### PROVIDED PASSAGE ###
Going to the drag strip Saturday night really got me motivated. I started working on my 280z a lot this weekend. The 280z is now called Project Cheetah because of my rust removal work this weekend. I will leave the car multi-colored for this summer I think. Hopefully this next winter I will have the money to give it a proper paint job.

 

may28th033us7.jpg

 

Anyway, I worked on stripping the interior some more. I used a buffing disk to clean off the remaining bits of tar from the sound deadening. I wasn't able to get all of this completed because the 20 gallon compressor in the garage just isn't up to the task. Its constantly running and getting very hot. The black painted areas are those that I got down to bare metal with the buffer.

 

Along the way I took a grinder and cut off wheel to the drivers side floor pan. I have almost all of the rusty metal out of it. There is a 4"X4" hole in the floor now under the brake pedal. I also have half of the drivers side frame rail that is rusted out. It really isn't terrible, and I will be doing some more grinding to get the rest of the rust out of this area. Once that is finished, I will be able to weld up both the frame rail and the hole in the floor.
### INFORMATION SUPPLIED ###
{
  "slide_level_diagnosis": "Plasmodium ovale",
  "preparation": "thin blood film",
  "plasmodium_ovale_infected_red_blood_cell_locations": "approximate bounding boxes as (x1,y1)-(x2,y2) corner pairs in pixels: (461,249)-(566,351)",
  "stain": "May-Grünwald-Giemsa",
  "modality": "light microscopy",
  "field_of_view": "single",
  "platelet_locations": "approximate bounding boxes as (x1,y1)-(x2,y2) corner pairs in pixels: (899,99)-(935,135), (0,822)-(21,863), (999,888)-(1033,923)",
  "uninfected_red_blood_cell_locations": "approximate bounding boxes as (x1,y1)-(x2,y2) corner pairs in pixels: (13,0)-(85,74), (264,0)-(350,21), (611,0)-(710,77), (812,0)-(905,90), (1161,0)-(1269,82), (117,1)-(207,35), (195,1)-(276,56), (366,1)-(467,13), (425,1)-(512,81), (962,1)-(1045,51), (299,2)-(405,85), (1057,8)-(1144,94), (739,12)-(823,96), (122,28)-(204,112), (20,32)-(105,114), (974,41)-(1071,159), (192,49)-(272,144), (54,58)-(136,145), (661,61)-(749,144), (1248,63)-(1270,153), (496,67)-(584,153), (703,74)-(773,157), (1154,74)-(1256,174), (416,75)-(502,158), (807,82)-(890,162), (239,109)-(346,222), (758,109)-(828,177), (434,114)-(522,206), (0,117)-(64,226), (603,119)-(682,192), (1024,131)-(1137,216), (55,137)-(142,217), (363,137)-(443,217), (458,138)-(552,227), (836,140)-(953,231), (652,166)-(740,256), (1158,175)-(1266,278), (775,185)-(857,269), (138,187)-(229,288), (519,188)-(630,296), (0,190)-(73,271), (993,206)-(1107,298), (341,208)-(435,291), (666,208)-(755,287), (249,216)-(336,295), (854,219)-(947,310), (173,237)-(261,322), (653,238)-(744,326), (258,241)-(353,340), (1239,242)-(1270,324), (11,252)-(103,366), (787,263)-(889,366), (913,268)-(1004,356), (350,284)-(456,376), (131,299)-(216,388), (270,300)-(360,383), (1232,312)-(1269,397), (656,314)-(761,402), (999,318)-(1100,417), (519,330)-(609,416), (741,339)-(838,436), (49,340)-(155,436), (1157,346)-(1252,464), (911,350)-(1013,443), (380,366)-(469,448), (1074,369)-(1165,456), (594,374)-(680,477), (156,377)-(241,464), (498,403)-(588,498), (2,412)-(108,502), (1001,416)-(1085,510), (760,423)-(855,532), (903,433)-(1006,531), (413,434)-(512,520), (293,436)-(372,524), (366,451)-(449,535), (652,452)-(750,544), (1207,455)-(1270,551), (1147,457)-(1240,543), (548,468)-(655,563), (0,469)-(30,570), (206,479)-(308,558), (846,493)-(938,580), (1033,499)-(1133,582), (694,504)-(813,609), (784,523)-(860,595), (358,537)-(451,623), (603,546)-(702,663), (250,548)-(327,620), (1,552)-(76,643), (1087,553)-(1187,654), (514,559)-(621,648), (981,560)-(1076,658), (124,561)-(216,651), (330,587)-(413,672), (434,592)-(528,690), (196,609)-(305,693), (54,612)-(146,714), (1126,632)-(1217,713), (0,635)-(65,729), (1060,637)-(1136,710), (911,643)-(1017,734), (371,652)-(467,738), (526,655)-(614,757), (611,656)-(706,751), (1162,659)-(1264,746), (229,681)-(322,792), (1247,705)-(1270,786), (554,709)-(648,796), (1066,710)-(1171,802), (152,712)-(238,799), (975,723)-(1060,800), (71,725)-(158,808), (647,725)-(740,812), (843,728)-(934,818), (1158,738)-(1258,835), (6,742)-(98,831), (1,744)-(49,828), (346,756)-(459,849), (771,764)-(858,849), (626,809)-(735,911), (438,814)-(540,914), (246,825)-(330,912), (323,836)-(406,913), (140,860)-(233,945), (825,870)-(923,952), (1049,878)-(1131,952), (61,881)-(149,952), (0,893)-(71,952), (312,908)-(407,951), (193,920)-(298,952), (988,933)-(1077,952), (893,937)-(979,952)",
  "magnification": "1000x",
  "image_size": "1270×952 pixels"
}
###
> TO DO:
a) What new name did the writer give the 280z in the car project post?
b) Edit the car project post between "may28th033us7.jpg" and "in the floor.", inclusive, swapping "buffing disk" for "sanding disk".

> IN RESPONSE:
a) Project Cheetah.

b)
may28th033us7.jpg

 

Anyway, I worked on stripping the interior some more. I used a sanding disk to clean off the remaining bits of tar from the sound deadening. I wasn't able to get all of this completed because the 20 gallon compressor in the garage just isn't up to the task. Its constantly running and getting very hot. The black painted areas are those that I got down to bare metal with the buffer.

 

Along the way I took a grinder and cut off wheel to the drivers side floor pan. I have almost all of the rusty metal out of it. There is a 4"X4" hole in the floor now under the brake pedal. I also have half of the drivers side frame rail that is rusted out. It really isn't terrible, and I will be doing some more grinding to get the rest of the rust out of this area. Once that is finished, I will be able to weld up both the frame rail and the hole in the floor.